▶ _Listing_

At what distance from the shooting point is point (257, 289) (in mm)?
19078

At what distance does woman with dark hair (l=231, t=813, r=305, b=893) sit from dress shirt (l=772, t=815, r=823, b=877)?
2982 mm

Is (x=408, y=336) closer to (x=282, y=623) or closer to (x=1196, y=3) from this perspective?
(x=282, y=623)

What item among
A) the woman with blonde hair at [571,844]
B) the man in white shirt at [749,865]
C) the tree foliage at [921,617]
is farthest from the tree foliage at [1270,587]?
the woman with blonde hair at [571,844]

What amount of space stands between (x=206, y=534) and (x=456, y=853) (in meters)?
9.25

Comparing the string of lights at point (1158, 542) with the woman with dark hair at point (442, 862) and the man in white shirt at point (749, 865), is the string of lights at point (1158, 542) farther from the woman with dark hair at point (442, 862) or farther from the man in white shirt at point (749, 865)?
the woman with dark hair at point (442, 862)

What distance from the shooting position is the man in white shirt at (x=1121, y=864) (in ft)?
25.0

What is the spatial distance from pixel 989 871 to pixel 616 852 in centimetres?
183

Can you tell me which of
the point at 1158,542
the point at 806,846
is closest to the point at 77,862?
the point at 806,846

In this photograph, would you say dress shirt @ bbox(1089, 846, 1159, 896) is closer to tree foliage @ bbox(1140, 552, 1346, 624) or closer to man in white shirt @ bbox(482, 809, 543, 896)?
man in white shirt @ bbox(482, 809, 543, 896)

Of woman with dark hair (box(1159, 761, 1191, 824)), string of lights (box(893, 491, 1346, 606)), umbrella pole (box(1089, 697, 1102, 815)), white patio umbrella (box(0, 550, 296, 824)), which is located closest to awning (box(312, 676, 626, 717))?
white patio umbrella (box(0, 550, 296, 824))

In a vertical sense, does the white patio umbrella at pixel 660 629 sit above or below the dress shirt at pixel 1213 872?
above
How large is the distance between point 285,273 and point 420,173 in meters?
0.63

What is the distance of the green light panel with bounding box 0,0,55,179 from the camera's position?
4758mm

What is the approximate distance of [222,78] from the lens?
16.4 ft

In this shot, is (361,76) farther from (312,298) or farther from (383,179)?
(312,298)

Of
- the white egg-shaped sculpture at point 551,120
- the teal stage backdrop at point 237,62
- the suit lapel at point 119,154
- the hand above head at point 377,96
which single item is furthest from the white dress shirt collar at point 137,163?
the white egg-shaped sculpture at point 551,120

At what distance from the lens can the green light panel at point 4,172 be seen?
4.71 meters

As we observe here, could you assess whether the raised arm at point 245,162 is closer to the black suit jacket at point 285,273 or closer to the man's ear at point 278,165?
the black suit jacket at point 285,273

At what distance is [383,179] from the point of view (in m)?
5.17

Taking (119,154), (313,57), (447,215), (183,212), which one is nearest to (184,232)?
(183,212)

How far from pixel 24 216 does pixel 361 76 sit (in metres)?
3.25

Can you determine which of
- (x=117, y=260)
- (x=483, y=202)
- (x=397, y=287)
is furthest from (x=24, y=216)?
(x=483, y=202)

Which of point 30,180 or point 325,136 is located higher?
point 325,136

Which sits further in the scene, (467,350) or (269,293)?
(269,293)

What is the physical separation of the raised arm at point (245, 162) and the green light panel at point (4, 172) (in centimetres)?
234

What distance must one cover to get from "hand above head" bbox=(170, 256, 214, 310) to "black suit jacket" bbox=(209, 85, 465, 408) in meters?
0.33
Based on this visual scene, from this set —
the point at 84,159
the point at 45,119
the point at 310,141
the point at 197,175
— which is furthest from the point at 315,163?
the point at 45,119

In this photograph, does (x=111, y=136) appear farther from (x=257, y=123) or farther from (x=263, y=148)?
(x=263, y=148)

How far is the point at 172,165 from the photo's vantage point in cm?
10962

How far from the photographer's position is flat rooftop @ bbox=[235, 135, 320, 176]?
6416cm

▶ _Written problem_
Repeat the data above exactly.

▶ _The output_
At what distance from the shooting point is point (257, 289) (in mm)?
19078

At what distance does woman with dark hair (l=231, t=813, r=305, b=893) sit from dress shirt (l=772, t=815, r=823, b=877)?
2982 mm

Is (x=408, y=336) closer to (x=282, y=623) or closer to (x=1196, y=3) from this perspective?
(x=282, y=623)

What item among
A) the woman with blonde hair at [571,844]
B) the man in white shirt at [749,865]
C) the tree foliage at [921,617]
is farthest from the tree foliage at [1270,587]?
the woman with blonde hair at [571,844]

What amount of space stands between (x=206, y=534) and (x=456, y=853) (in meters)?
9.25

Comparing the string of lights at point (1158, 542) with the woman with dark hair at point (442, 862) and the man in white shirt at point (749, 865), is the string of lights at point (1158, 542) farther from the woman with dark hair at point (442, 862) or farther from the man in white shirt at point (749, 865)?
the woman with dark hair at point (442, 862)

What distance from the shooting position is the man in white shirt at (x=1121, y=864) (in ft)?
25.0

What is the spatial distance from pixel 989 871 to pixel 616 852 in centimetres?
183

Can you tell me which of
the point at 1158,542
the point at 806,846
is closest to the point at 77,862?
the point at 806,846

In this photograph, would you say dress shirt @ bbox(1089, 846, 1159, 896) is closer to tree foliage @ bbox(1140, 552, 1346, 624) or closer to man in white shirt @ bbox(482, 809, 543, 896)?
man in white shirt @ bbox(482, 809, 543, 896)

Of woman with dark hair (box(1159, 761, 1191, 824)), string of lights (box(893, 491, 1346, 606)), umbrella pole (box(1089, 697, 1102, 815)), white patio umbrella (box(0, 550, 296, 824)), which is located closest to awning (box(312, 676, 626, 717))?
white patio umbrella (box(0, 550, 296, 824))

In a vertical sense, does the white patio umbrella at pixel 660 629 sit above or below the dress shirt at pixel 1213 872?
above
How large is the distance between point 285,273 and point 420,173 in meters?
0.63

What is the distance of the green light panel with bounding box 0,0,55,179 from the camera's position?
4758mm

What is the approximate distance of [222,78] from the lens?
16.4 ft

In this shot, is (361,76) farther from (312,298) or farther from (383,179)?
(312,298)

Of
- the white egg-shaped sculpture at point 551,120
- the teal stage backdrop at point 237,62
- the suit lapel at point 119,154
- the hand above head at point 377,96
which single item is furthest from the white dress shirt collar at point 137,163?
the white egg-shaped sculpture at point 551,120

At what distance from the lens can the green light panel at point 4,172 be seen?
4.71 meters

As we observe here, could you assess whether the raised arm at point 245,162 is closer to the black suit jacket at point 285,273 or closer to the man's ear at point 278,165?
the black suit jacket at point 285,273

At what distance is [383,179] from the point of view (in m)?
5.17

Taking (119,154), (313,57), (447,215), (183,212), which one is nearest to (184,232)?
(183,212)

How far from pixel 24 216 does pixel 361 76 sit (in metres)?
3.25

Can you determine which of
- (x=117, y=260)
- (x=483, y=202)
- (x=397, y=287)
is furthest from (x=24, y=216)?
(x=483, y=202)

Which of point 30,180 or point 325,136 is located higher?
point 325,136

Which sits further in the scene, (467,350) or (269,293)?
(269,293)

What is the physical separation of the raised arm at point (245, 162) and the green light panel at point (4, 172) (in centimetres)?
234

What distance must one cover to get from "hand above head" bbox=(170, 256, 214, 310) to "black suit jacket" bbox=(209, 85, 465, 408) in meters?
0.33
Based on this visual scene, from this set —
the point at 84,159
the point at 45,119
the point at 310,141
the point at 197,175
— which is furthest from the point at 315,163?
the point at 45,119

In this photograph, does (x=111, y=136) appear farther from (x=257, y=123) or farther from (x=263, y=148)?
(x=263, y=148)

How far is the point at 172,165 from the photo's vantage point in cm?
10962

How far from the photographer's position is flat rooftop @ bbox=[235, 135, 320, 176]?
6416cm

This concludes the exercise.